Ici, 98 % des habitants vivent dans des maisons qui ne leur appartiennent pas. Sans possibilité d’acheter un terrain et devant des coûts importants de transport des matériaux et d’assurances, la quasi-totalité des Inuits se tournent vers les logements sociaux.

Mais il en manque. Alors ils attendent, souvent entassés dans des conditions difficilement imaginables « au sud ».

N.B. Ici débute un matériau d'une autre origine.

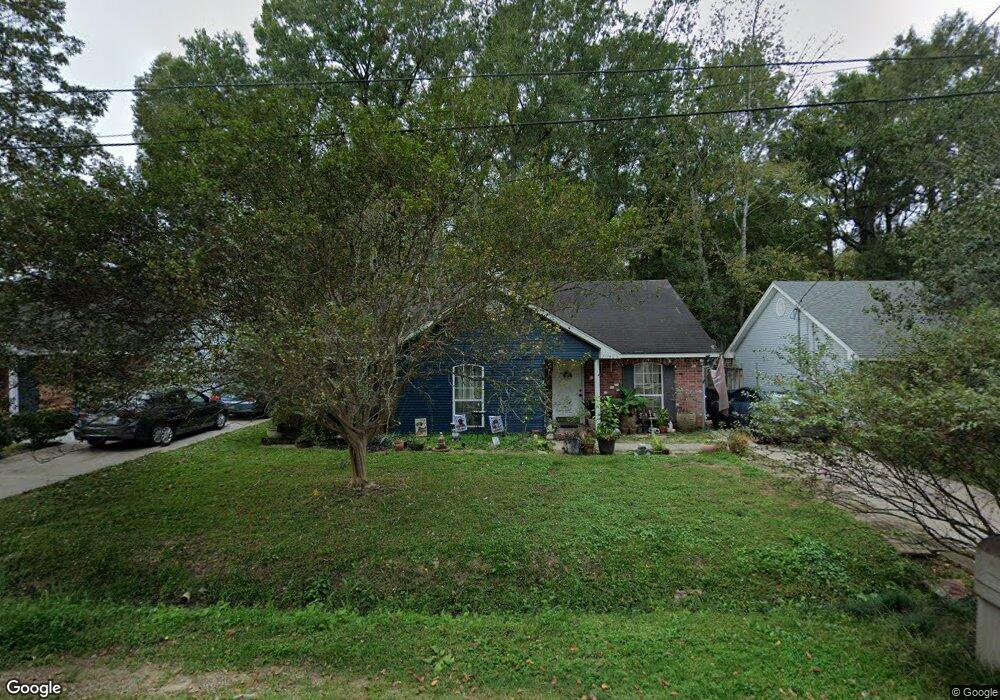 70495 2nd St, Covington, LA 70433 - photo 1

« Il y a beaucoup de jeunes femmes qui ont des bébés juste pour grimper dans la liste d’attente. Parce que lorsque vous êtes célibataire, sans enfant et que vous voulez votre propre logement, vous êtes au fin fond de la liste », explique la numéro deux de la santé publique locale, Elena Labranche. « Ma propre fille l’a fait. Alors je le sais. »

Plusieurs générations d’une famille doivent souvent cohabiter de force, parfois en présence de conjoints, d’amis ou de cousins. Un cocktail explosif qui contribue à fragiliser le tissu social du Nunavik.

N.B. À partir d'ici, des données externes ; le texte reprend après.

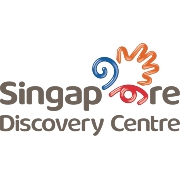 Singapore discovery centre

« Personne n’a d’espace à lui. Ça fait naître des problèmes sociaux comme l’abus d’alcool, qui mène à des agressions physiques, des agressions sexuelles. »

— Minnie Grey, directrice générale de la Régie régionale de la santé

« L’abus d’alcool et de drogues est un symptôme de quelque chose qui ne tourne pas rond dans la vie, ajoute Mme Grey. Lorsque vous ne pouvez pas vivre votre propre vie, quand vous vivez sous le toit de quelqu’un d’autre, ça empire ces problèmes. »

Au-delà de ces catastrophes sociales que sont les agressions sexuelles et physiques, les petits drames quotidiens.

Des enfants incapables de trouver un endroit calme pour faire leurs devoirs ou constamment réveillés pendant la nuit. Des jeunes couples piégés dans la maison des beaux-parents pendant des années.

« Certains utilisent tour à tour des lits. Lorsque quelqu’un va au travail, un autre va se coucher », ajoute Mme Labranche. De plus, « on voit de plus en plus de “couch surfing” dans les communautés. Ils vont dans la maison d’amis pour dormir sur leur divan et, quelques jours plus tard, ils vont dans une autre maison ». Des sans-abri du Grand Nord.

1030 LOGEMENTS

La semaine dernière, l’Office municipal d’habitation a rendu publics les résultats de sa dernière évaluation de la situation : il manquerait 1030 logements au Nunavik, uniquement pour combler les besoins actuels de la population – un chiffre en hausse par rapport au déficit de 899 logements calculé il y a deux ans. Le même jour, le gouvernement régional annonçait qu’il n’en planifiait que 60 à l’été 2016, pour l’instant du moins.

Québec et Ottawa se partagent la responsabilité de loger les Inuits du Nunavik. Si les choses ne changent pas, « les ministres qui seront en place dans 10 ans auront un énorme problème », reconnaît Geoffrey Kelley, ministre responsable des Affaires autochtones au sein du cabinet Couillard. « C’est déjà une crise en 2015. » M. Kelley dit être particulièrement inquiet en observant le nombre élevé de jeunes Inuits qui fonderont bientôt des familles, sans toit pour les loger.

En plus de la construction de logements sociaux, le gouvernement doit aussi faciliter la tâche des particuliers qui veulent bâtir leur propre maison, a-t-il fait valoir. Mais « le gros de la solution demeure l’augmentation du nombre de logements sociaux ».

Le ministre fédéral des Affaires autochtones a refusé d’accorder une entrevue à La Presse sur le sujet. « Le gouvernement verse chaque année plus de 17 millions de dollars aux Inuits du Nunavik dans le cadre de l’Entente sur le logement au Nunavik (2010-2015) », a affirmé la porte-parole Michelle Perron dans un courriel présentant les positions générales du fédéral. Le document reconnaît l’existence d’une « pénurie croissante » de logements.

C’est la société Makivik qui reçoit les fonds des gouvernements et procède à la construction. Son président avoue se sentir parfois comme une balle de ping-pong entre Québec et Ottawa.

« Les deux gouvernements doivent faire davantage », affirme Jobie Tukkiapik. Son équipe et lui tentent de convaincre Québec et Ottawa de s’attaquer réellement au problème en effaçant complètement la pénurie de logements, plutôt que de maintenir la situation de crise en ajoutant quelques dizaines de maisons par année.